2022 Grantee Farmers Against Hunger Grows Its Impact Despite Challenges
After receiving Impact100 South Jersey’s 2022 $50k General Operating Grant in 2022, Farmers Against Hunger (FAH) increased its capacity to stem hunger through a variety of methods. FAH is a program of the New Jersey Agriculture Society and it focuses on reducing food waste by collecting and redistributing food from food retailers and farmers to organizations that serve people striving to succeed. Executive Director Brooke McMinn shared the many ways the program has grown.
Among the things FAH has done since receiving the grant:
- Expanded the raised garden bed plot and installed new plantings to supplement food donations and serve as resources for local community educational programs.
- Installed a concrete pad to support food donation deliveries to their storage site where food is also sorted and distributed to local community hunger relief organizations.
- Addressed vehicle fleet needs, including insurance, the rising cost of fuel and repairs to the van used as part of their gleaning program.

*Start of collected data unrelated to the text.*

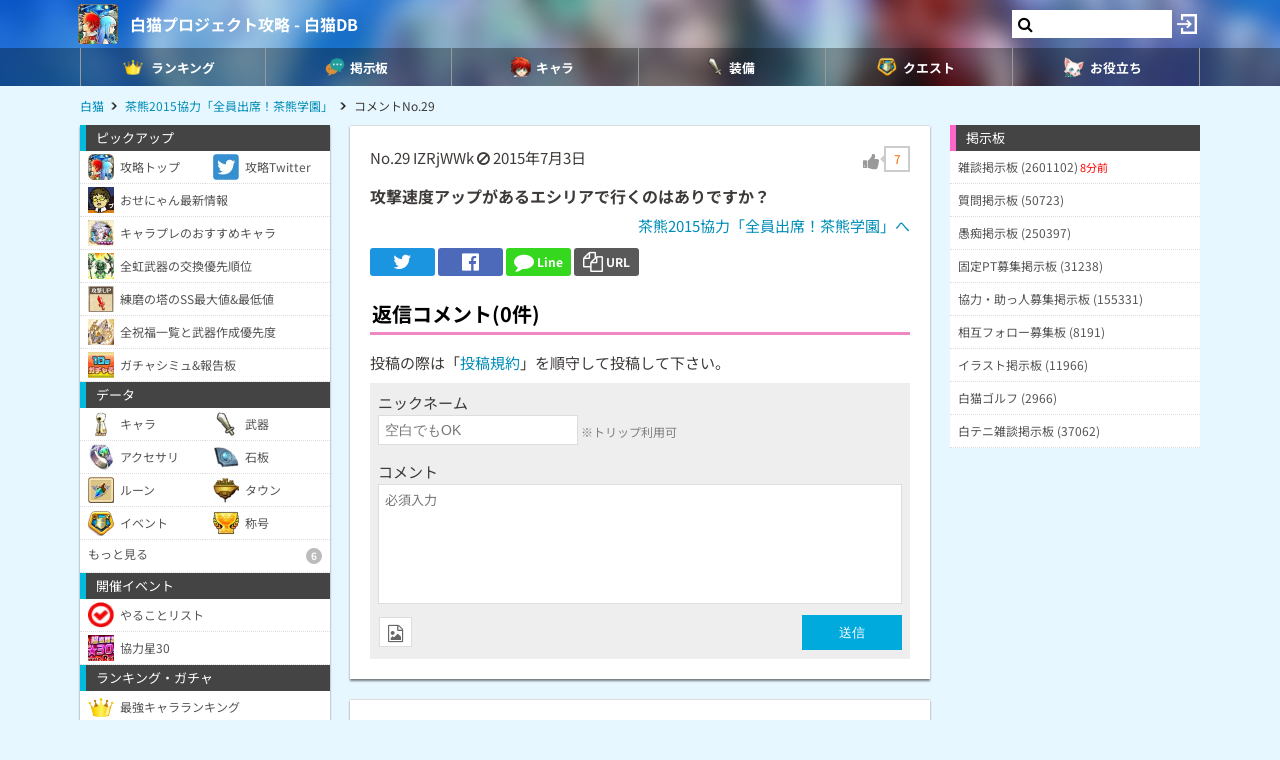

--- FILE ---
content_type: text/html; charset=utf-8
request_url: https://www.google.com/recaptcha/api2/aframe
body_size: 266
content:
<!DOCTYPE HTML><html><head><meta http-equiv="content-type" content="text/html; charset=UTF-8"></head><body><script nonce="5jSZv-gVb-wD0Hn2qOnFyQ">/** Anti-fraud and anti-abuse applications only. See google.com/recaptcha */ try{var clients={'sodar':'https://pagead2.googlesyndication.com/pagead/sodar?'};window.addEventListener("message",function(a){try{if(a.source===window.parent){var b=JSON.parse(a.data);var c=clients[b['id']];if(c){var d=document.createElement('img');d.src=c+b['params']+'&rc='+(localStorage.getItem("rc::a")?sessionStorage.getItem("rc::b"):"");window.document.body.appendChild(d);sessionStorage.setItem("rc::e",parseInt(sessionStorage.getItem("rc::e")||0)+1);localStorage.setItem("rc::h",'1768913913186');}}}catch(b){}});window.parent.postMessage("_grecaptcha_ready", "*");}catch(b){}</script></body></html>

- Purchased supplies and materials for staff and volunteers who participate in gleaning and packing projects.
“These kinds of operational costs areas support FAH’s efforts to expand its reach into the geographic footprint area of Impact100 South Jersey.” McMinn shared. They plan to continue to build on the progress in order to enhance service to those in need. McMinn says that includes, “the elderly, disabled, veterans, homes, unemployed, underemployed, or economically disadvantaged due to other circumstances.”
The pandemic did throw several challenges their way. They scaled back the original plan to fully implement the Grow for Good program at the Land Stewardship Center in Delran to address more pressing and unforeseen operational costs. They withstood a significant increase in competition for grants to address hunger and program focused on meeting basic needs. FAH also faced new transportation restrictions from a state-funded grant that supports their gleaning program as gas prices skyrocketed.
In spite of those challenges along with staffing changes, increased utility costs and delaying bringing on an intern for the Land Stewardship Center, McMinn says with the support of Impact100 South Jersey, they were able to surpass the food/gleaning and distribution impact over that of the pre-pandemic year of 2019. “As need continued at a high level, the NJAS Farmers Against Hunger program was able to sustain a correspondingly high level of responsiveness, and even extend its geographic reach.”